Along with organic growth, Aimbridge has increased its size and scale over the years through buying other management companies. It merged with Interstate Hotels & Resorts in late 2019, and it later bought Grupo Hotelero Prisma and Prism Hotels & Resorts in 2021 and then Terrapin Hospitality in 2022. It also acquired 27 management contracts in early 2022 when NewcrestImage sold its portfolio to Summit Hotel Properties.

Looking ahead, Smith said Aimbridge is open to further acquisitions and is in fact currently in talks with a few groups over possible deals. What he’s looking for is deals that will add something to the company that’s it’s missing, not just buying contracts.
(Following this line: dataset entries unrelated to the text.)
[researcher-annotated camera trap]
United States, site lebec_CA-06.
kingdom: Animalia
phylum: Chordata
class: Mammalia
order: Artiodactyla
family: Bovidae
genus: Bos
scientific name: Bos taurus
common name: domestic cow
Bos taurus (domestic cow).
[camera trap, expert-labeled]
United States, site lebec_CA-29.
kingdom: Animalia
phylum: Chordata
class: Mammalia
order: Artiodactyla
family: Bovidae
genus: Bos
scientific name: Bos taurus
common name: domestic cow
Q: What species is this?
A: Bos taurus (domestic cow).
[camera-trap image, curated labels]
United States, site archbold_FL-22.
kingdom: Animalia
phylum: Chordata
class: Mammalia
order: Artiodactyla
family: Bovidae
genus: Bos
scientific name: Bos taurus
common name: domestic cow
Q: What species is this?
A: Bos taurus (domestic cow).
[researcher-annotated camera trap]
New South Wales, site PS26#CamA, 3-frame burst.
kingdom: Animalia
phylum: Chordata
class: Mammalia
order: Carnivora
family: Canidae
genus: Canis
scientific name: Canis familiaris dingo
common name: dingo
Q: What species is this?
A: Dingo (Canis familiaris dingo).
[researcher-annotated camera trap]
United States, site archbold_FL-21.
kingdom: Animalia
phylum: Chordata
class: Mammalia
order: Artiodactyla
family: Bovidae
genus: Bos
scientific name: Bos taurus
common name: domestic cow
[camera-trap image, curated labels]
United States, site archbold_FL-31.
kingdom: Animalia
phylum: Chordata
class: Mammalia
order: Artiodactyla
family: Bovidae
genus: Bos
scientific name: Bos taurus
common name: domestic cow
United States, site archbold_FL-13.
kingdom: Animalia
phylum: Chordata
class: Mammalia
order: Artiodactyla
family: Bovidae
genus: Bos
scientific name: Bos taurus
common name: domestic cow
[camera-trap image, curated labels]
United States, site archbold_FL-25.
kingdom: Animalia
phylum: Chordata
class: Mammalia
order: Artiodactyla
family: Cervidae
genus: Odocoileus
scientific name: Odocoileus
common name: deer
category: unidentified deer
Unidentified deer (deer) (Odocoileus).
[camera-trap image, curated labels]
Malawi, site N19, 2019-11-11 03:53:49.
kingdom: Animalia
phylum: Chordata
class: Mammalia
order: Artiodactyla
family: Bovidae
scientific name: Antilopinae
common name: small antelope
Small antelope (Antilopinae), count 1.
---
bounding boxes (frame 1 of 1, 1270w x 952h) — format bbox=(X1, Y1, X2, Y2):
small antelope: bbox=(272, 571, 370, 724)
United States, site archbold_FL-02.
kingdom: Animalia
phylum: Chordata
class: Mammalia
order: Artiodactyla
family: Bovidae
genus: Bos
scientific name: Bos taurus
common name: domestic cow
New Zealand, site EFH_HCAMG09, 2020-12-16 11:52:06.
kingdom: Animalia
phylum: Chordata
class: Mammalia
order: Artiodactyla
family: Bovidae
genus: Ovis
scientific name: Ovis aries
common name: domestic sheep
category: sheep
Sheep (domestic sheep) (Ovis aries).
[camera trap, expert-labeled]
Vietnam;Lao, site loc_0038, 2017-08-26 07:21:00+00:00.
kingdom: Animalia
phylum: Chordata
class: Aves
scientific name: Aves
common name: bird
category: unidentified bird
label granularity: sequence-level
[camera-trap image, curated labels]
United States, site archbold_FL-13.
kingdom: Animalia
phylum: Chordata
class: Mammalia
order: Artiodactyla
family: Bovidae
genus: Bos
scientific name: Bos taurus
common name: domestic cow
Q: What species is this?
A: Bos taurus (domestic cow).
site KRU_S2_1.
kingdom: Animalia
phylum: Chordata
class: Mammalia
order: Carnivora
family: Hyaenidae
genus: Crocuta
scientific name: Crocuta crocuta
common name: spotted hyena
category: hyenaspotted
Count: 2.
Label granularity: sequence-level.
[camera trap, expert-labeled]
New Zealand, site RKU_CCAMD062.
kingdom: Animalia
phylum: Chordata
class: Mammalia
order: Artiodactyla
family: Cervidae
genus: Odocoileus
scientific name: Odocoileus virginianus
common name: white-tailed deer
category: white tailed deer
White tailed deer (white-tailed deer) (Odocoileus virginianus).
“I’d rather give key money or sliver equity or some other things,” he said. “I don’t want to go out and just buy contracts. You want something that’s going to give you an opportunity to grow in an area that maybe you’re short in or that you need to grow. Sometimes there’s opportunistic deals out there.”

He said some groups approached Aimbridge after learning more about its new leadership team.

“This is just like a hotel deal that you negotiate,” he said. “You’re going to negotiate a lot of them to get a few of them. It’s got to work for both sides, so we’ll see what happens, but our feelers are out there, and there are lots of opportunity overseas.”